The question of rate hikes

Inflation is rising, but that doesn’t automatically mean the Fed needs to hike interest rates.

Central bankers are looking at what’s driving price pressures and whether they are likely to persist. The prevailing view has been that supply shocks are typically one-off events that don’t create sustained inflation, so the Fed should “look through” them, as Powell noted in March. That means officials expect inflation to ease over time without the need for rate hikes, especially if the conflict in the Middle East is fully resolved.

“Waves may rock the boat momentarily, but they rarely cause lasting damage,” Richmond Fed President Tom Barkin said at a May 21 event in Raleigh, North Carolina. “Raising rates to weaken demand doesn’t address the root cause behind supply shock-driven inflation. It doesn’t free up trade routes, reopen factories or melt ice.”

Because monetary policy works with a lag, the Fed needs to be convinced that high inflation will persist over the coming year before raising rates. That’s why officials are looking for evidence of a self-perpetuating inflation cycle known as “second-round effects,” in which higher prices feed into wages and create further price gains. So far, there is little evidence that such a dynamic has taken hold.

For example, Americans aren’t demanding higher wages to offset the higher cost of living, according to Bureau of Labor Statistics data, which would further push up inflation. And, according to business surveys, many companies are hesitating to jack up prices to deal with elevated energy costs because consumers have become highly price sensitive.

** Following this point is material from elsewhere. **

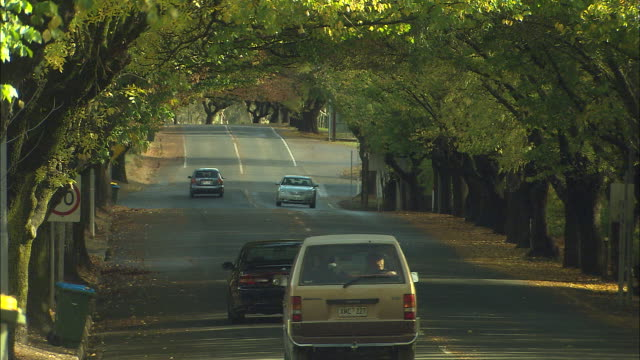 locked off shot cars drive along tree lined avenue pov looking down street under canopy of trees in deep shadow beginning of Autumn colours in trees...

To filter out noise and gauge where inflation may be heading, officials look at core measures of inflation that strip out volatile food and energy prices. Those readings have been relatively milder in recent months, helping the Fed stay on hold for now. Officials are also keeping a close eye on people’s expectations for inflation, particularly in the next five to 10 years, as they can be self-fulfilling if they drift higher. While short-term expectations have shot up, according to various measures, longer-term expectations have moved up more gradually.

“Expectations determine what will happen to prices,” said Eugenio Alemán, chief economist at Raymond James.

‘Regime change’ underway?

While Warsh won’t be able to singlehandedly deliver the rate cuts President Donald Trump has long demanded — the Fed chairman is only one vote on a committee of 12 — he has made it clear it won’t be business as usual at the Fed.

Warsh has already hired two conservative policy veterans as temporary Fed advisers, according to a person familiar with the matter — neither of whom have direct experience in monetary policy or banking regulation. One of them is Paul Winfree, who worked in the first Trump administration on domestic policy and was the author of the Fed section in Project 2025, the conservative blueprint to transform the government.

The other person Warsh hired is Daniel Heil, a fellow at Stanford University’s Hoover Institution, where he was a colleague of Warsh’s, working on economic policy, and former adviser in Jeb Bush’s 2016 bid for president.

Warsh has said there’s “plenty of deadwood” at the Fed, suggesting he could overhaul the central bank’s workforce of about 3,000 based in Washington, DC. Powell last year had already begun a process to trim headcount to coincide with similar efforts across the broader federal government.

Warsh has also proposed for Fed officials to view inflation differently by focusing on alternative measures of inflation, known as “trimmed-mean averages.”

During his confirmation hearing in April, Warsh said those measures capture “what’s the underlying inflation rate, not what’s the one-time change in prices because of a change in geopolitics or a change in beef.”

With new advisers in place and talk of “regime change” already underway, Wednesday’s news conference is set to offer the first clear signals of how far Warsh intends to go in reshaping the US central bank.